Your Terraform state is inconsistent. Run something like the following, adapted for your connector:

terraform import module.psoxy-msft-connector\[\"outlook-mail\"\].aws_lambda_function_url.lambda_url psoxy-outlook-mail

NOTE: you likely need to change outlook-mail if your error is with a different data source. The \ chars are needed to escape the double-quotes/brackets in your bash command.

Permissions Errors

error reading SSM Parameters

Something like the following:

Error loading class co.worklytics.psoxy.Handler: missing config. no value for PSOXY_SALT: java.lang.Error
java.lang.Error: missing config. no value for PSOXY_SALT

Check:

  • the SSM parameter exists in the AWS account

  • the SSM parameter can be read by the lambda's execution rule (eg, has an attached IAM policy that allows the SSM parameter to be read; can test this with the AWS Policy Simulator, setting 'Role' to your lambda's execution role, 'Service' to 'AWS Systems Manager', 'Action' to 'Get Parameter' and 'Resource' to the SSM parameter's ARN.

  • the SSM parameter can be decrypted by the lambda's execution role (if it's encrypted with a KMS key)
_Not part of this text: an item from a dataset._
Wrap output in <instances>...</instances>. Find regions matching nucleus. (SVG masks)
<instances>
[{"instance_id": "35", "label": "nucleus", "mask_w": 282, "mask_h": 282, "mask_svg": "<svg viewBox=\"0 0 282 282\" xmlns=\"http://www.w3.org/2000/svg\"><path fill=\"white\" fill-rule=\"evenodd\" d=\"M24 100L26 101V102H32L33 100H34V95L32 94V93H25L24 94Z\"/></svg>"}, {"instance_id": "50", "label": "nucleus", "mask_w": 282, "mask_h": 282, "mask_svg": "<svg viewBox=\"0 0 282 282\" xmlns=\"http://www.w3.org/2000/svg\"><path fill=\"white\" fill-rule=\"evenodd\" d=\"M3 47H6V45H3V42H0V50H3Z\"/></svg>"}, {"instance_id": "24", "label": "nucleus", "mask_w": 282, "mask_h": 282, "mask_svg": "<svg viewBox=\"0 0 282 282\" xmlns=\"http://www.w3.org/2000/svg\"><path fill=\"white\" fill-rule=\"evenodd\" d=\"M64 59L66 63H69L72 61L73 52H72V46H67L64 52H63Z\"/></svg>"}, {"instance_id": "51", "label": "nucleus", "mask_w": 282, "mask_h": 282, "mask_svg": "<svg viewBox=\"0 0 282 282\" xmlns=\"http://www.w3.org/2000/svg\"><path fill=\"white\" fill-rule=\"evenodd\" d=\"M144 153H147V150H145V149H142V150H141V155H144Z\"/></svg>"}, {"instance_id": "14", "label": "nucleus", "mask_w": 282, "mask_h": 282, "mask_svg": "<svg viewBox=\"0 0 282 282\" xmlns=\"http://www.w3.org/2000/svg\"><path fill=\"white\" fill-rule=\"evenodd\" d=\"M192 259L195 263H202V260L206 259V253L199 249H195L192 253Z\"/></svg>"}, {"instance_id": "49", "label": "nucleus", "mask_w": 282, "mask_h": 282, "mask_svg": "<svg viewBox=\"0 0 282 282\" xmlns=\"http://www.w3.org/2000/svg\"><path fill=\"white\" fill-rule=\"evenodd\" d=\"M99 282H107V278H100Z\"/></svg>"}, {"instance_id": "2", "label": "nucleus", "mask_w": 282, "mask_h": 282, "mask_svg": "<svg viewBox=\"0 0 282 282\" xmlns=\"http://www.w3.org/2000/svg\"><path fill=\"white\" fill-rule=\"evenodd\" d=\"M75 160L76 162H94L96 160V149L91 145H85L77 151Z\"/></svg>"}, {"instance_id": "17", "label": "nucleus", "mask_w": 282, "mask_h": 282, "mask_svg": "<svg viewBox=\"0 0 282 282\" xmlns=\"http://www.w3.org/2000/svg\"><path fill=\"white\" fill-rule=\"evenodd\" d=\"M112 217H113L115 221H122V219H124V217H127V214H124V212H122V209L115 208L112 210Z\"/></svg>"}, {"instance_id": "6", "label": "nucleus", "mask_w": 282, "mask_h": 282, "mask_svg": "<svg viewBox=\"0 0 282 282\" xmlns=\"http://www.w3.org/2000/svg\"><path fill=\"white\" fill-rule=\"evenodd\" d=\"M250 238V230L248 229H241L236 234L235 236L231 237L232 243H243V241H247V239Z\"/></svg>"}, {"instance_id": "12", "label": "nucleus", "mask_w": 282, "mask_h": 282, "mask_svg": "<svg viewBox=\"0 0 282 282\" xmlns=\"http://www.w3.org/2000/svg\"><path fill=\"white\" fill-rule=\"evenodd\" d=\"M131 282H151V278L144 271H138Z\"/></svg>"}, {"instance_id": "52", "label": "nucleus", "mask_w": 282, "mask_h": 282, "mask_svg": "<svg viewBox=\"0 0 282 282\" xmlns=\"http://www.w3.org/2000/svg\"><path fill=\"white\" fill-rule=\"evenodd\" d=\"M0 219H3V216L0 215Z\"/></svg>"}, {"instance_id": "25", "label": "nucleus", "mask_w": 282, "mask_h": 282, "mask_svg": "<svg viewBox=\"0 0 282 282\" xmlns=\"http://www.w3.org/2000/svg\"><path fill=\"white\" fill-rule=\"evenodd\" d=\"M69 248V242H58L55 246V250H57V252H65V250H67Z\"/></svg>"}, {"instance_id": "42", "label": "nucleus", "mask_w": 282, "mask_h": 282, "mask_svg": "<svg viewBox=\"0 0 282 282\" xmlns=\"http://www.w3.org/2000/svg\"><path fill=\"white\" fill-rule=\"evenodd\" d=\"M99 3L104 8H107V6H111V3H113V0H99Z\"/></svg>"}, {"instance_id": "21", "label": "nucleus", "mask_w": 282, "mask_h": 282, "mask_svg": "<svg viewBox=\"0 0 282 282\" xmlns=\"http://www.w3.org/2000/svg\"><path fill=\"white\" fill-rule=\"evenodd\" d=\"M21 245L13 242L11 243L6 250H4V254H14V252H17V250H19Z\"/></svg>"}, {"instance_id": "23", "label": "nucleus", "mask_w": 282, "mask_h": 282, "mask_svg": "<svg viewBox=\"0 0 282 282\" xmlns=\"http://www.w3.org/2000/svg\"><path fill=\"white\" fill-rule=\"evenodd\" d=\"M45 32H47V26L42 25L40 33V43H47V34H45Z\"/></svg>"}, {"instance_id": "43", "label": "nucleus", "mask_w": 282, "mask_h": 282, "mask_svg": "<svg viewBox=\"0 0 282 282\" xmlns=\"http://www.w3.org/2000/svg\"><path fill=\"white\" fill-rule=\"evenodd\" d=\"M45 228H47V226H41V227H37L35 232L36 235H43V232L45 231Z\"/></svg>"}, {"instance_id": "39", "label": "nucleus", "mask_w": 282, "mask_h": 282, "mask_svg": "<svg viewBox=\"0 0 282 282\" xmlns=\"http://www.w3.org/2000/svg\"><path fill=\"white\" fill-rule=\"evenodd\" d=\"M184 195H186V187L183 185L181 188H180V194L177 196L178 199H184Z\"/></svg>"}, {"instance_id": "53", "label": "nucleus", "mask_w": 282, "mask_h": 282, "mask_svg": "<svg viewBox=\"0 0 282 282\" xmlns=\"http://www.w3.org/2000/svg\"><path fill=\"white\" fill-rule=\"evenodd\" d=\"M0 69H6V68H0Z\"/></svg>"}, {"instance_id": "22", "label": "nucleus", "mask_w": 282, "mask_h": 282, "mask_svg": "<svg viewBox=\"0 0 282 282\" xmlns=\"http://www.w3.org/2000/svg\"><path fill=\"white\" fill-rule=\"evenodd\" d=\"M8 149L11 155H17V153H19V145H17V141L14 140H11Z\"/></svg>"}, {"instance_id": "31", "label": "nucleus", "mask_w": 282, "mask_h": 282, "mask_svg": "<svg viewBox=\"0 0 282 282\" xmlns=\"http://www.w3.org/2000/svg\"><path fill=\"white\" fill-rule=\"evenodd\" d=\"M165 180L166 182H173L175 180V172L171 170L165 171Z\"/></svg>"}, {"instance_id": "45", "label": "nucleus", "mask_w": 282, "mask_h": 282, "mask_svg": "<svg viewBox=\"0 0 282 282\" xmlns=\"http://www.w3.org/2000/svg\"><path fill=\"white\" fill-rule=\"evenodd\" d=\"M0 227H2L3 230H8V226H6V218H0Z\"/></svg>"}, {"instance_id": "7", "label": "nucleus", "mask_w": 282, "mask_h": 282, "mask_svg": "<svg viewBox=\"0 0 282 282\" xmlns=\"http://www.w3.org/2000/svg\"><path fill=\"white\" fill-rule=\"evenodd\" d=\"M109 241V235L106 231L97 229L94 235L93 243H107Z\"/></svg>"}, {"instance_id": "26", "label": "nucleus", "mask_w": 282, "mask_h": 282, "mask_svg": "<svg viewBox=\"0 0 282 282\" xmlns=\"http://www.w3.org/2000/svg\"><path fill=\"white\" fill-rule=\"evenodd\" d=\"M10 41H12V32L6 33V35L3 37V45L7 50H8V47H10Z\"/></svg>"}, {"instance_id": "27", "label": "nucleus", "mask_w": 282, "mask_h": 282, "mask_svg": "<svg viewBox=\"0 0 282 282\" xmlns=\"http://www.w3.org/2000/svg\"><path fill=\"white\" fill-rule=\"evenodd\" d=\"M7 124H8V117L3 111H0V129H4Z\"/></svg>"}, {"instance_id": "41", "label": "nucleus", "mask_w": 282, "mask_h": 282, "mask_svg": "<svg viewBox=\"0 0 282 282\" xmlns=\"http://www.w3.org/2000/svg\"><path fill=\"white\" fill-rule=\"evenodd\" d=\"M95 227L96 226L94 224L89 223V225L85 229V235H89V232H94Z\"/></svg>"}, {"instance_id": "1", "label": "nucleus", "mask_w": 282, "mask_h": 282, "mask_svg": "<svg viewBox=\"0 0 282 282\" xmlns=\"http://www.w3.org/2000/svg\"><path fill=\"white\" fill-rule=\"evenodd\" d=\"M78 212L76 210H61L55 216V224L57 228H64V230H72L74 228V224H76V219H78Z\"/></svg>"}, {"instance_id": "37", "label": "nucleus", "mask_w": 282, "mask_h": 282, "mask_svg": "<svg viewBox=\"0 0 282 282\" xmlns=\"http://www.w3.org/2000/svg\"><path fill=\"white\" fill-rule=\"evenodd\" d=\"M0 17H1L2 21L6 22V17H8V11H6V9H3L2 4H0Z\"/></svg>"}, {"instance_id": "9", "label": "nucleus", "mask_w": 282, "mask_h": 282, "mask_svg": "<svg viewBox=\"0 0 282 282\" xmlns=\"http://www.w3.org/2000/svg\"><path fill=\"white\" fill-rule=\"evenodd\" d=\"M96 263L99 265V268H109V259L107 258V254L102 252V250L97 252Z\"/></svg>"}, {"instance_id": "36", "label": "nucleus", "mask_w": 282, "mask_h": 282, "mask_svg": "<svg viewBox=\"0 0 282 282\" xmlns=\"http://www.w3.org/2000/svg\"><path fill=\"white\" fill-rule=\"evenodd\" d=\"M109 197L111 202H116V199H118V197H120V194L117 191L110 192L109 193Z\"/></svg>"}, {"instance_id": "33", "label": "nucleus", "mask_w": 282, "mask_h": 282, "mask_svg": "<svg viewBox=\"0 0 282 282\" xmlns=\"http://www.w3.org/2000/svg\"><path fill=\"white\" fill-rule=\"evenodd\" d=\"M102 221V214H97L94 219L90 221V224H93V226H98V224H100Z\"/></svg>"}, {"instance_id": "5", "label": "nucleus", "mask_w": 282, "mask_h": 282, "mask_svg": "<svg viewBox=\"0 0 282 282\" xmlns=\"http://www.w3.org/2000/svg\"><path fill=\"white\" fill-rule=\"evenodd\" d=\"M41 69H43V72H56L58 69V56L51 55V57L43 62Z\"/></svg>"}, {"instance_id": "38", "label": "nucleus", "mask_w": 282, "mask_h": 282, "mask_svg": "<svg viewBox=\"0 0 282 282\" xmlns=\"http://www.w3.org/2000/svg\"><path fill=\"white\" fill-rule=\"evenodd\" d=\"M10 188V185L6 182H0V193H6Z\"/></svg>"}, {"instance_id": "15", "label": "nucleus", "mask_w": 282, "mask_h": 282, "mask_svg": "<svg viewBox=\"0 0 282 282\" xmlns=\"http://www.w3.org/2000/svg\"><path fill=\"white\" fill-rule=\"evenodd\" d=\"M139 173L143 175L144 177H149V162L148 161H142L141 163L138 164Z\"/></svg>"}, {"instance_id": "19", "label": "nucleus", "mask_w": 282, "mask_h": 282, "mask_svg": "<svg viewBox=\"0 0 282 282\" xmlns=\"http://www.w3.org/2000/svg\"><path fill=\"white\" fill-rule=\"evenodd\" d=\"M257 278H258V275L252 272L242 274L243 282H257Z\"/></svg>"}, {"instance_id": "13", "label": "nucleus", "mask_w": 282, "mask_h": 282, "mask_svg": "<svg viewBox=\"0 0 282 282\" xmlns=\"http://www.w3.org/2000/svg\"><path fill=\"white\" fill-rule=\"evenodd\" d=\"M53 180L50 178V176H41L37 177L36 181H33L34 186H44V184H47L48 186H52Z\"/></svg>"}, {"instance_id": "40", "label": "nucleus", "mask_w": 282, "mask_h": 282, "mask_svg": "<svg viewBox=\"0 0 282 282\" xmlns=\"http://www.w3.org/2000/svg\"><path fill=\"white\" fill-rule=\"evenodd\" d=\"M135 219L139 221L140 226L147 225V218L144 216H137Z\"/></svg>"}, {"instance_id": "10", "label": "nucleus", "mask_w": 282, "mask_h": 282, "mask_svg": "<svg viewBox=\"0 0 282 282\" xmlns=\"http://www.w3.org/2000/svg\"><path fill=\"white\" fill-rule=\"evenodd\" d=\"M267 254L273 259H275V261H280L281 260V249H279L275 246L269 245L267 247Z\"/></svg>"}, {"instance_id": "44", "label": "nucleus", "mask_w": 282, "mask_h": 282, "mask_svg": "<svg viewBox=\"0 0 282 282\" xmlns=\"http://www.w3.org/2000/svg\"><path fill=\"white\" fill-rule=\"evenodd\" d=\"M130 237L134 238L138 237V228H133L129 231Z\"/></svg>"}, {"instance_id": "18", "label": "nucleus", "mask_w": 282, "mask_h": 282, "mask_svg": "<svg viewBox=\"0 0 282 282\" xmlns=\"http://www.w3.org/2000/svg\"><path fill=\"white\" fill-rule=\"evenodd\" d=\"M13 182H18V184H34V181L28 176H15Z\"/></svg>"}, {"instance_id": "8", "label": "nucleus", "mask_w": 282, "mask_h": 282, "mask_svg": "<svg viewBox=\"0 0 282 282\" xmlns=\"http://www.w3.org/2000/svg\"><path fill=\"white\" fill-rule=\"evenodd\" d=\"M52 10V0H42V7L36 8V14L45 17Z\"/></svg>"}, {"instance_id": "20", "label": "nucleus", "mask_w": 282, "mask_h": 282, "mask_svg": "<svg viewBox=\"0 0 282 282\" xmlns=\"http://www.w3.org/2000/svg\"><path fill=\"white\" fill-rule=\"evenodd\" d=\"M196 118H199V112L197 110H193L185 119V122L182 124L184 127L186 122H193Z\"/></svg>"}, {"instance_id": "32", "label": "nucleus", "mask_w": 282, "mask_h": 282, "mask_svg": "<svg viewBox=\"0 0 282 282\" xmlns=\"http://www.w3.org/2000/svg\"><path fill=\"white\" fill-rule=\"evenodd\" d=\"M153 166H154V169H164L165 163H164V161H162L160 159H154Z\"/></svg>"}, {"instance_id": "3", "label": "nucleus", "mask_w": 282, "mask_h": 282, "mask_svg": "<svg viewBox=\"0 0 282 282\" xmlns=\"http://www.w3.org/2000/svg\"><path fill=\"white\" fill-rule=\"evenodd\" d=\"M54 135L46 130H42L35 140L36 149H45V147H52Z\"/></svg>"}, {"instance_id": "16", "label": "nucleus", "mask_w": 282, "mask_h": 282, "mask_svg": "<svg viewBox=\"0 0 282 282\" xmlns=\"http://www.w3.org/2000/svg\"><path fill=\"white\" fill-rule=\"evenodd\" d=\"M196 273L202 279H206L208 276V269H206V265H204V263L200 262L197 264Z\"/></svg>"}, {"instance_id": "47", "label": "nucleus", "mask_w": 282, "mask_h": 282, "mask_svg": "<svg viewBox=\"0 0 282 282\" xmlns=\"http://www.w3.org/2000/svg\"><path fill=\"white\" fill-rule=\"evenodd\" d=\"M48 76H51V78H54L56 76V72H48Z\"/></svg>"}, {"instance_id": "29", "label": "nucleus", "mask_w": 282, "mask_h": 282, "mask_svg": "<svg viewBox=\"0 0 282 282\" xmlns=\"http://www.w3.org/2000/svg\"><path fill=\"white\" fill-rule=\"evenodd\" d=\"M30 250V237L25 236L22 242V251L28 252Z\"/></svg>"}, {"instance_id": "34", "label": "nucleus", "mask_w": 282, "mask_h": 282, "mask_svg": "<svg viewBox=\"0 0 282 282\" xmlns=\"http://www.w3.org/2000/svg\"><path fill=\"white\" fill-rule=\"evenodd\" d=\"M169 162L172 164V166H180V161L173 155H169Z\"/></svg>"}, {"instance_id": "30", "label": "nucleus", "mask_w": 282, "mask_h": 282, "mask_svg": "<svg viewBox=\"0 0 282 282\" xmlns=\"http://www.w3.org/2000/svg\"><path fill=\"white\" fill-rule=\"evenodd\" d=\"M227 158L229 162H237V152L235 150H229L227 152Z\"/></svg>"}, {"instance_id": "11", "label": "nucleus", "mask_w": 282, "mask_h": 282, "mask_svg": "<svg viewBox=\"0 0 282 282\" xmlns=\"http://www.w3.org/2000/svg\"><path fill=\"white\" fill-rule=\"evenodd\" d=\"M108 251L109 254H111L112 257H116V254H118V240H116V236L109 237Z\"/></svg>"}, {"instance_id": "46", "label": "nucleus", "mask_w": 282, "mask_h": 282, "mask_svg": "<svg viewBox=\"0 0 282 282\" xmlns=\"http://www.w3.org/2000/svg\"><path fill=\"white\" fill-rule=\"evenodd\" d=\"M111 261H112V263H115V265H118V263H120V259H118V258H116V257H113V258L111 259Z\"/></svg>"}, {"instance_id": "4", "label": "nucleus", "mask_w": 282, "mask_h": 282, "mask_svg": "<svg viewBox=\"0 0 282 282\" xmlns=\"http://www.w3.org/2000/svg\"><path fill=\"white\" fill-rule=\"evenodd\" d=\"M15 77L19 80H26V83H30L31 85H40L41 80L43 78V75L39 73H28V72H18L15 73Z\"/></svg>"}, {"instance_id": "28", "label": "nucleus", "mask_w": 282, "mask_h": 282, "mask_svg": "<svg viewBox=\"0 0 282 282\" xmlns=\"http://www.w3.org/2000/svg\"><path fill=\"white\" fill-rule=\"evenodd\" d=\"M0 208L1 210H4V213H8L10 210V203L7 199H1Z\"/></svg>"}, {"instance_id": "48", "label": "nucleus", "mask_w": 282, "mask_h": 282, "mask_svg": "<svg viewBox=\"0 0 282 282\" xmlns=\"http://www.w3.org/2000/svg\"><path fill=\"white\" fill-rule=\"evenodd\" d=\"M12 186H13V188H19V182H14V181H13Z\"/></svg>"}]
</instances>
Setting IS_DEVELOPMENT_MODE to "true" in the Lambda's Env Vars via the console can enable some additional logging with detailed SSM error messages that will be helpful; but note that some of these errors will be expected in certain configurations.

Our Terraform examples should provide both of the above for you, but worth double-checking.

If those are present, yet the error persists, it's possible that you have some org-level security constraint/policy preventing SSM parameters from being used / read. For example, you have a "default deny" policy set for SSM GET actions/etc. In such a case, you need to add the execute roles for each lambda as exceptions to such policies (find these under AWS --> IAM --> Roles).